Les anticléricaux ne luttent plus contre l’influence d’une institution puissante, l’Église catholique, mais s’opposent à des pratiques religieuses de simples citoyens – et plutôt de citoyennes, d’ailleurs – dans certains cadres (enseignement et fonction publique essentiellement). Ce changement de protagonistes est embarrassant pour la gauche, qui vit un conflit entre deux de ses valeurs historiques: d’une part, l’anticléricalisme, au sens de l’émancipation des individus via notamment l’éloignement des prescrits des autorités religieuses, et, d’autre part, l’égalité entre les citoyens de toute origine, et l’intégration des descendants de l’immigration, notamment via l’accès à l’emploi. Ajoutons que la situation est particulièrement tendue à Bruxelles: la Région, qui est depuis longtemps la capitale des libres-penseurs, abrite aujourd’hui également une importante population de confession musulmane, et son personnel politique reflète la composition sociologique contrastée de la ville.

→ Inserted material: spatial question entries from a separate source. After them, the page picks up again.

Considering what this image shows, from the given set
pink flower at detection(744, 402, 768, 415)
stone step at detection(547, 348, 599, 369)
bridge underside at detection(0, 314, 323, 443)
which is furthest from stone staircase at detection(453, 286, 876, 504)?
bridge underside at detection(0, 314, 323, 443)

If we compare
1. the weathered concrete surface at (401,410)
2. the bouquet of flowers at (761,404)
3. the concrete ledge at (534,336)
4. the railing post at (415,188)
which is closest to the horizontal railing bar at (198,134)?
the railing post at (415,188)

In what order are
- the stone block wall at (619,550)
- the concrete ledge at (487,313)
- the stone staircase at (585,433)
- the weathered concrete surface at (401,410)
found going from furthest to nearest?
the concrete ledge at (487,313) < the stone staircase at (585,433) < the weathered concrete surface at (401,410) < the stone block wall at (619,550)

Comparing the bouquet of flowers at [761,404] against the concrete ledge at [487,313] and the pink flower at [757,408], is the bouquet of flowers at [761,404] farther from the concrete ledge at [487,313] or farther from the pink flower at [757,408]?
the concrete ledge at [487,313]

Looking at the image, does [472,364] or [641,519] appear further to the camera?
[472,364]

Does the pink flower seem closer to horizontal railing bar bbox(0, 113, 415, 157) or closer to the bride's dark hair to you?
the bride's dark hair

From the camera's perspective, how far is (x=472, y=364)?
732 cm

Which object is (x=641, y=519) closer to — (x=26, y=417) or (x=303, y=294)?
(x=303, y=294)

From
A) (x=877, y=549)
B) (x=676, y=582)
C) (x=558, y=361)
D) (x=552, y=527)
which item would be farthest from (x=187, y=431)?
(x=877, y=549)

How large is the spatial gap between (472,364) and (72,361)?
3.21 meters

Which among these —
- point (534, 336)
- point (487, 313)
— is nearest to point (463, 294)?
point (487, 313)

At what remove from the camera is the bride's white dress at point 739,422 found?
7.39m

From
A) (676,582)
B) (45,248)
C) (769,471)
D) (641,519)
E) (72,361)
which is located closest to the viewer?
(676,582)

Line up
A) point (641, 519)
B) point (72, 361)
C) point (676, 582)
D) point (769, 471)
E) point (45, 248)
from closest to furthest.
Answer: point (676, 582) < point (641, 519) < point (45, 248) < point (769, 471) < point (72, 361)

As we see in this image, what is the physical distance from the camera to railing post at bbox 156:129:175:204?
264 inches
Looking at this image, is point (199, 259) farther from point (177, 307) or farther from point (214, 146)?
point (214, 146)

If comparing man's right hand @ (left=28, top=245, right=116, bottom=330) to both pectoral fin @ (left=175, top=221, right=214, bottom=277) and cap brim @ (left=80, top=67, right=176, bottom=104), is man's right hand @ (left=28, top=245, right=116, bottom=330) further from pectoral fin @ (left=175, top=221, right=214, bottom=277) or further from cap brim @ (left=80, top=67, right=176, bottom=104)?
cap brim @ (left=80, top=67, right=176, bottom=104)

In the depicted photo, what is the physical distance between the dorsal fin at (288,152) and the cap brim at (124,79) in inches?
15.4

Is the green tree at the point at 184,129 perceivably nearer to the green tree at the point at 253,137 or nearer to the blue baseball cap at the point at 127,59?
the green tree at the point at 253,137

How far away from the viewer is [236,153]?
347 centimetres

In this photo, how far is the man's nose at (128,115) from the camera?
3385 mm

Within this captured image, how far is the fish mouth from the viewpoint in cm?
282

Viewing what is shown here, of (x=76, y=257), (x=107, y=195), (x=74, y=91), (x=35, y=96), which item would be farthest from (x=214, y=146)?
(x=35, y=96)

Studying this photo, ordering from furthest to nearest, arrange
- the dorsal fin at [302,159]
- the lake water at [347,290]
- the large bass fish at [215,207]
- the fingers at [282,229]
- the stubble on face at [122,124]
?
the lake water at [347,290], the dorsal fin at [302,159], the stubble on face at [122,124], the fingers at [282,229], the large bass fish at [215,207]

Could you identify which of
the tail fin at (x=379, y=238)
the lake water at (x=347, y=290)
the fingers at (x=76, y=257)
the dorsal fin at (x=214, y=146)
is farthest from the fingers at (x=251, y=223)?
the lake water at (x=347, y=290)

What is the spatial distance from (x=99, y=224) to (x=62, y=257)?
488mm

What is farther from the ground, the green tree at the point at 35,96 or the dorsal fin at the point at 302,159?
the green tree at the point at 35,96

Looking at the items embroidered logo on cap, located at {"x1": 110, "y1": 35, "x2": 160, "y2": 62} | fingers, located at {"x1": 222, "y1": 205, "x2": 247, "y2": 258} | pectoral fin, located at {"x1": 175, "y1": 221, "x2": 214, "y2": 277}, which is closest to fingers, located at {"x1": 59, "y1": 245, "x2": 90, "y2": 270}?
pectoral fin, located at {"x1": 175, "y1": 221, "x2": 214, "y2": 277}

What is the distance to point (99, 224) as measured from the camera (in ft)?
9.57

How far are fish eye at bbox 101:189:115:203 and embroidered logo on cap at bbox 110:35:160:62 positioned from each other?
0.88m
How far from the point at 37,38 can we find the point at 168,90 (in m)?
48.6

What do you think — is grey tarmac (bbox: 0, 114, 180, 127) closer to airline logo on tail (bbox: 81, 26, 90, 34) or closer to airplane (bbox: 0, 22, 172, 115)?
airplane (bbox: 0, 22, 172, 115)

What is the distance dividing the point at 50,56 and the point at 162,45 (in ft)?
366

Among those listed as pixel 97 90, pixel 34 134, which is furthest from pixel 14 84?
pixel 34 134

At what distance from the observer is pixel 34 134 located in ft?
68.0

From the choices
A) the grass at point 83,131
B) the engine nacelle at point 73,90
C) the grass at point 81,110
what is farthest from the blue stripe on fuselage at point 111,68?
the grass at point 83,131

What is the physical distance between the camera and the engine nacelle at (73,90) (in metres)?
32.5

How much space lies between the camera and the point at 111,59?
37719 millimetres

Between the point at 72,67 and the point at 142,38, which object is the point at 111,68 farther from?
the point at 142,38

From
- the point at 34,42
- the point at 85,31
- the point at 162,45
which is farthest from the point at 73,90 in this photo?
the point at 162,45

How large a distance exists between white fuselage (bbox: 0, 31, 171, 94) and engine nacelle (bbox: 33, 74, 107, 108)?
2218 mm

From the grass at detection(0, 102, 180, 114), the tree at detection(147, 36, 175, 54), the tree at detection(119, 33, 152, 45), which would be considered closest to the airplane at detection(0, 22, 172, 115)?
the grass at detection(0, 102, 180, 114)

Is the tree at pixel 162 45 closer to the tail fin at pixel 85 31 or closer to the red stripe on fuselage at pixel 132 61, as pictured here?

Aujourd’hui, le débat concerne prioritairement la fonction publique régionale. Après la condamnation du règlement de travail d’Actiris en décembre 2015, c’est la STIB qui pourrait être contrainte de revoir sa politique de recrutement exigeant une neutralité absolue de son personnel jusque dans l’apparence, si la Cour du travail confirme l’ordonnance du tribunal ou si la STIB ne se pourvoit pas en appel (le gouvernement bruxellois doit se positionner à ce sujet d’ici au 20 juin). Il y aurait alors deux organismes publics qui autoriseraient les signes convictionnels pour leur personnel, alors que ceux-ci resteraient interdits dans le reste de la fonction publique à Bruxelles.
Cette situation inconfortable et source d’inégalités paraît réclamer une clarification, et nombreux sont les observateurs qui appellent à légiférer en cette matière. D’autres soulignent qu’un débat a été entamé à la Chambre à propos du caractère laïque de l’État (sur la base d’une proposition de révision de la Constitution déposée par Défi), et qu’il s’agirait là de l’arène adéquate pour fixer les questions relatives à la neutralité.
On peut en douter. Outre le fait qu’il s’avérerait très compliqué de dégager une majorité spéciale (deux tiers des votes exprimés), les constitutionnalistes et le Conseil d’État s’accordent à reconnaître que la neutralité de l’État est déjà un principe fermement établi qu’il n’est pas nécessaire de réaffirmer. Si, par contre, il s’agissait de proclamer la laïcité de l’État, et non plus sa neutralité, il faudrait réviser nos dispositions constitutionnelles en matière d’enseignement et de financement public des cultes, ce qui apparaît comme un chantier bien plus complexe, voire insurmontable.